The government is set to restrict the volume of carbon credits traded in the country, denying a free hand to public and private entities dealing in the offset units.
Carbon credits are permits that allow one to emit a certain amount of greenhouse gases, with the units purchased from owners of forests or other environmentally friendly assets.
The proposal to limit the volume of traded carbon credits is contained in a new draft of carbon trading regulations by the Ministry of Environment and seeks to align the transactions with the government’s own greenhouse gas emissions targets.
“The National Climate Change Council shall during every nationally determined contribution implementation period, upon the advice of the Cabinet Secretary as required by the Act, determine the carbon budget for trading,” reads the draft regulations which are now the subject of public participation.
The carbon budget for trading is described as the approved maximum quantity of greenhouse gas emission reductions/removals allocated for trading within carbon markets and is guided by the Paris Climate Agreement- nationally determined contributions.
Nationally determined contributions refer to voluntary plans that countries create to cut greenhouse gas emissions and adapt to climate change.
Implementation of the cap means Kenya will set a maximum quota of carbon credits tradable within a certain period after which such trades are frozen.
This comes even as Kenya is yet to fully develop a framework for sustainable linked financing and carbon credit markets.
Kenya, for instance, is yet to establish a carbon exchange which would be a regulated marketplace established under the Capital Markets Act allowing the buying and selling of certified emission reductions/carbon credits.
The Capital Markets Authority (CMA) has been working with peer regional capital markets watchdogs under the East African Securities Regulatory Authorities (Easra) to develop a regulatory framework for sustainable finance.
The framework is expected to establish standards for regulating sustainability linked issuance of securities, use of proceeds, projects evaluation and reporting.
The regulators are expected to conduct a regional study on carbon credit markets to deepen their understanding of the existing shareholders and the regulatory framework which will inform a new regional framework for domestication at national level.

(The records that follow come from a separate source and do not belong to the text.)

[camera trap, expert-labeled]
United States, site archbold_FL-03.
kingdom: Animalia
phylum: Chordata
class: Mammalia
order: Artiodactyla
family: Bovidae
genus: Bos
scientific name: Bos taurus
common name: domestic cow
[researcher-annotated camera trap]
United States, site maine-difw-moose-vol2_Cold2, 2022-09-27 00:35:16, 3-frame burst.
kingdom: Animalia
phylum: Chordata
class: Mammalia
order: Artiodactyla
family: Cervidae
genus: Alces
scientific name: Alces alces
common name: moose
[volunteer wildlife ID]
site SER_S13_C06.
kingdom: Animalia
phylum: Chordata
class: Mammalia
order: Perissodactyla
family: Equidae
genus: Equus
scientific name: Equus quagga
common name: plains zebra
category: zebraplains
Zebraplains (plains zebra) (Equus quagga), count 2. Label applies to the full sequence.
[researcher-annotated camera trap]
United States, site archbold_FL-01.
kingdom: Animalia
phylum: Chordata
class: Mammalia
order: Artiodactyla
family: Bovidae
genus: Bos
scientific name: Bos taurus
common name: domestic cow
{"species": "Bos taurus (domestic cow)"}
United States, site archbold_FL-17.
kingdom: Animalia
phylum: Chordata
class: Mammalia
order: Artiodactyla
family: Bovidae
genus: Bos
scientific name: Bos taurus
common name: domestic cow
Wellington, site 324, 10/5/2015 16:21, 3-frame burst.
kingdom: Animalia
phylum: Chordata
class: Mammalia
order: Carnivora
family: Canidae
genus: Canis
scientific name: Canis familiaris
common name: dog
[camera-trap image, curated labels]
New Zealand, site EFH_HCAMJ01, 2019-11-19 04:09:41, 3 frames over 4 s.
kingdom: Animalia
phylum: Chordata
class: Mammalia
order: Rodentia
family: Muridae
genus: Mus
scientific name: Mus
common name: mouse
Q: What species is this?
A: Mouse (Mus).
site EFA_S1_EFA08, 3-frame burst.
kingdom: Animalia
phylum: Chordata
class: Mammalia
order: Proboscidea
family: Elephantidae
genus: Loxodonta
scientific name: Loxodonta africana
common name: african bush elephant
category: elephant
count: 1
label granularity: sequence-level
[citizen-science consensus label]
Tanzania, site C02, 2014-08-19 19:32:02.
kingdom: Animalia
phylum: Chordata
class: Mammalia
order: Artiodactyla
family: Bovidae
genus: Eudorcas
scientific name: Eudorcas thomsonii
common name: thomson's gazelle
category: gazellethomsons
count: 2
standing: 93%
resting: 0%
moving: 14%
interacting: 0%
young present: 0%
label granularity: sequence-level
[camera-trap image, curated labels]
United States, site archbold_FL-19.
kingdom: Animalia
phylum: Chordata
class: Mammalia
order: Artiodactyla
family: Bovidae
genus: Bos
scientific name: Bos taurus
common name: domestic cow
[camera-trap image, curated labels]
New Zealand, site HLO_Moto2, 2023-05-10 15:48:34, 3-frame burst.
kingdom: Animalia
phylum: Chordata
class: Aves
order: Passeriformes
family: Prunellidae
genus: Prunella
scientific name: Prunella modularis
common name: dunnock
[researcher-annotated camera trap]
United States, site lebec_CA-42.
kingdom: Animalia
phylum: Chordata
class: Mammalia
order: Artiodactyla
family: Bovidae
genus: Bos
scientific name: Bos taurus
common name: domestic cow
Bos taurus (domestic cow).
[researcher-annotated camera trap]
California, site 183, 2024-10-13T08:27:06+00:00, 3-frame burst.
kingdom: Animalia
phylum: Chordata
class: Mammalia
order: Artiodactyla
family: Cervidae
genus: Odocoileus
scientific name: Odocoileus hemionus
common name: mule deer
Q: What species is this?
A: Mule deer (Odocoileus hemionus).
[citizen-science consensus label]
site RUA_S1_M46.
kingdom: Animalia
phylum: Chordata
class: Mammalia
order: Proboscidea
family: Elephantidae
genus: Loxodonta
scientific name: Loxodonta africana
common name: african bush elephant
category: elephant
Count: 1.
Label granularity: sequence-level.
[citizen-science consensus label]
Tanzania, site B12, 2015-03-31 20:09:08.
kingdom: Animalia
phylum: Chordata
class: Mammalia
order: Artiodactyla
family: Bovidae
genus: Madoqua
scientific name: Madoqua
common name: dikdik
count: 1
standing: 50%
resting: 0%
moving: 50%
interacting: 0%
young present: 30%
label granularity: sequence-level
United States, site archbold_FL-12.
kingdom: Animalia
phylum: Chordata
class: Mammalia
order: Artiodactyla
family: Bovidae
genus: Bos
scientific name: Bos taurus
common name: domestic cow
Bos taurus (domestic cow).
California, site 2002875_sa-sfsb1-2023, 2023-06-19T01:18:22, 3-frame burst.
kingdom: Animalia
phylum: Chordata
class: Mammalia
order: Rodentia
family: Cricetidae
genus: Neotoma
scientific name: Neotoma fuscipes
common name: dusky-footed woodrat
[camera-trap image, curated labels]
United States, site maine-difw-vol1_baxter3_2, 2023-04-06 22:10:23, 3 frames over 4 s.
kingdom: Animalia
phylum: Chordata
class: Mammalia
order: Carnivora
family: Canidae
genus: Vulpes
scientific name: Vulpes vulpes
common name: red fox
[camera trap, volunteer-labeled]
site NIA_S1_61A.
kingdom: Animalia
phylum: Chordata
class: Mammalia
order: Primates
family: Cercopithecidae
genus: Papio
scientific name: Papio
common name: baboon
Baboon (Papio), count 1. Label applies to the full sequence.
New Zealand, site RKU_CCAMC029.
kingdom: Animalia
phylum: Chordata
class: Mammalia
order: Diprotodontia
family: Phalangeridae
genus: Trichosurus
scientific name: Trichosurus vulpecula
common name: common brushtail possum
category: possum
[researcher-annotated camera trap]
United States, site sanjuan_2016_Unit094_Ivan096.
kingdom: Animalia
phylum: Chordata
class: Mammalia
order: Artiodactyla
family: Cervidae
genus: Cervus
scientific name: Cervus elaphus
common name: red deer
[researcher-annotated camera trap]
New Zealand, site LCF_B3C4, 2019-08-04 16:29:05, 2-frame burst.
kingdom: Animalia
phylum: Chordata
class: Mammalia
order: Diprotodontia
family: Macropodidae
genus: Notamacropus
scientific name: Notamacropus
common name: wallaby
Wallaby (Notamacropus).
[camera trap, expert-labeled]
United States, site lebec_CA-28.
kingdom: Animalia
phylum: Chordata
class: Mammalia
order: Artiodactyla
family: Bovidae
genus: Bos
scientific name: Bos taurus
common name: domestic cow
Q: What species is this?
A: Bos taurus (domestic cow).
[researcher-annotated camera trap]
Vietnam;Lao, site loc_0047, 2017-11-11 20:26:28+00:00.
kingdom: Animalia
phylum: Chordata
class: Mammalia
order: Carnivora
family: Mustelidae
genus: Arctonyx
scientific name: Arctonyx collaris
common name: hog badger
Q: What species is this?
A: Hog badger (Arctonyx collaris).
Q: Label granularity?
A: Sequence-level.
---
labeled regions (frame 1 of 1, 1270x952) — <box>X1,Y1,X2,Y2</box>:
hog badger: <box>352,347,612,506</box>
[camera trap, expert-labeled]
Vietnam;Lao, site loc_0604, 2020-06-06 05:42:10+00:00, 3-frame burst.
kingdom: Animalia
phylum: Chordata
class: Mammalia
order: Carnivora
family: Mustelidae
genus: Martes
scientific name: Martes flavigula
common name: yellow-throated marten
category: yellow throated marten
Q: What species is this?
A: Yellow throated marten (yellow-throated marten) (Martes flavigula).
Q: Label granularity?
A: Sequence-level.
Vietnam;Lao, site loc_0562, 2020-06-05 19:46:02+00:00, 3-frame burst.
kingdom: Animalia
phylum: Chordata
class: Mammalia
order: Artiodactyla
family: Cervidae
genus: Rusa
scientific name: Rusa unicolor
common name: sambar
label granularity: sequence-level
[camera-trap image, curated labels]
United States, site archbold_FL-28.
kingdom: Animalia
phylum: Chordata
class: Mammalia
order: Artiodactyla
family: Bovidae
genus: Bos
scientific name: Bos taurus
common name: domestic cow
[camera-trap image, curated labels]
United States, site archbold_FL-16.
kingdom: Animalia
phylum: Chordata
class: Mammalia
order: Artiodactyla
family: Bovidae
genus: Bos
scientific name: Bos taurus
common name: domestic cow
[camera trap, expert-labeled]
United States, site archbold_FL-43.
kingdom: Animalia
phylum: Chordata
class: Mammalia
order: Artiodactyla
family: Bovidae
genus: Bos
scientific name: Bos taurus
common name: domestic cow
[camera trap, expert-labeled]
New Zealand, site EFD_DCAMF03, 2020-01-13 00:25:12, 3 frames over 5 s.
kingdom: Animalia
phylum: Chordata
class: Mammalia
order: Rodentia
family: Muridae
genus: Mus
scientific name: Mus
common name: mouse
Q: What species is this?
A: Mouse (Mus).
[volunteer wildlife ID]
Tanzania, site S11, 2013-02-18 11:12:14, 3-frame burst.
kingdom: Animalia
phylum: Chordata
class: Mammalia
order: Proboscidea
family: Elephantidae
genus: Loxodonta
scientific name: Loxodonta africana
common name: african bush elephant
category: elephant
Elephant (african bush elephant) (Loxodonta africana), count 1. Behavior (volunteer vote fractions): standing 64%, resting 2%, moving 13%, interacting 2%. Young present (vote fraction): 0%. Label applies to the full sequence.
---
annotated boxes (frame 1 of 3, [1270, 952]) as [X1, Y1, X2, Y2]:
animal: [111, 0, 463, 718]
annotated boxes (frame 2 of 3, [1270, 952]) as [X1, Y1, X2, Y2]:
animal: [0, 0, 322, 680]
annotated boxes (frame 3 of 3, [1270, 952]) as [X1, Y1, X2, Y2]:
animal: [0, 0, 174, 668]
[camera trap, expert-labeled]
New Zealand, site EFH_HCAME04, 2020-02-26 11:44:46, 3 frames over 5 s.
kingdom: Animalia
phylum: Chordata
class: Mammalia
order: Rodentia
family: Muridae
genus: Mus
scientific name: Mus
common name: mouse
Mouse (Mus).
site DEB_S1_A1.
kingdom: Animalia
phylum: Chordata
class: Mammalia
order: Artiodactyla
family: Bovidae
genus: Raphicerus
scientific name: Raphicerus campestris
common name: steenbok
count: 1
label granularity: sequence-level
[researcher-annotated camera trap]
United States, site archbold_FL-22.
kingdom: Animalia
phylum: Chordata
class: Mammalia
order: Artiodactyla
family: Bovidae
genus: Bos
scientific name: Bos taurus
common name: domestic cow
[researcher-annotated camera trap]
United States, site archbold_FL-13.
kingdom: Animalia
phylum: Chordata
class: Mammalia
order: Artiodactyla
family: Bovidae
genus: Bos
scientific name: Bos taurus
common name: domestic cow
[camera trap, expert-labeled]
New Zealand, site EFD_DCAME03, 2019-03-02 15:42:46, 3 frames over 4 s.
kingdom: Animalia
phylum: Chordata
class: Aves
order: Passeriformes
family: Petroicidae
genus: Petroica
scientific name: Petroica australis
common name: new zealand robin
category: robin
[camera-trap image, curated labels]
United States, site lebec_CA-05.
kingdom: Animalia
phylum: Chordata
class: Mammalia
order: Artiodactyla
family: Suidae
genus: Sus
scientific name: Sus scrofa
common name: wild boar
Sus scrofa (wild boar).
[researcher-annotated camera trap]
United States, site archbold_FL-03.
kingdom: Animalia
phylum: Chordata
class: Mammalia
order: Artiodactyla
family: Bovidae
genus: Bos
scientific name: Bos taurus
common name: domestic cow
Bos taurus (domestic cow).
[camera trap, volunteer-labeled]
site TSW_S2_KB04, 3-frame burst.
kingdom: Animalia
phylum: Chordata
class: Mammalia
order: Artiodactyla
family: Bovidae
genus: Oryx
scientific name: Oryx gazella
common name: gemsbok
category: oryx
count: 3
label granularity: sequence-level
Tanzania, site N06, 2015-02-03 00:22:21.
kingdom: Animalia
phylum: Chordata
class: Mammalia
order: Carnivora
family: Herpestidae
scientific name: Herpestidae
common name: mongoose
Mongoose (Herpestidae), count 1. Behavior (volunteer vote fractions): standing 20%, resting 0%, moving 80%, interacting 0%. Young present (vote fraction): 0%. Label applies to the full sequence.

Recent carbon credit deals have offered a sneak peek into the existing lucrative market for climate change initiatives.
The Kenya Electricity Generating Company (KenGen) was for instance set to receive Sh4.1 billion ($32.05 million) at the end of last year from the sale of its certified emission reductions (CERs).
The electricity generator entered a contract with Sintmond Group-a Nairobi based firm offering energy solutions, inspections and waste disposal to purchase Sh4.6 million tonnes of CERs.
The carbon credits are from KenGen’s six projects including Kiambere Hydro Power Project, Olkaria IV, Olkaria 1 unit four and five and Ngong Wind.
The sale of the CERs is expected to leave the NSE listed firm with a balance of 1.84 million tonnes of credits.
Kenya is meanwhile engaged in talks with carbon market consulting firm Suni Smart Energy to monetise the 15 billion trees that President Willam Ruto’s administration is seeking to plant within eight years.
The talks led by the Ministry of Environment, Climate Change and Forestry are aimed at inking a Sh452.2 million ($3.5 million) 10-year deal that will see the consultancy support the development of a trading platform for carbon credits across the 47 counties.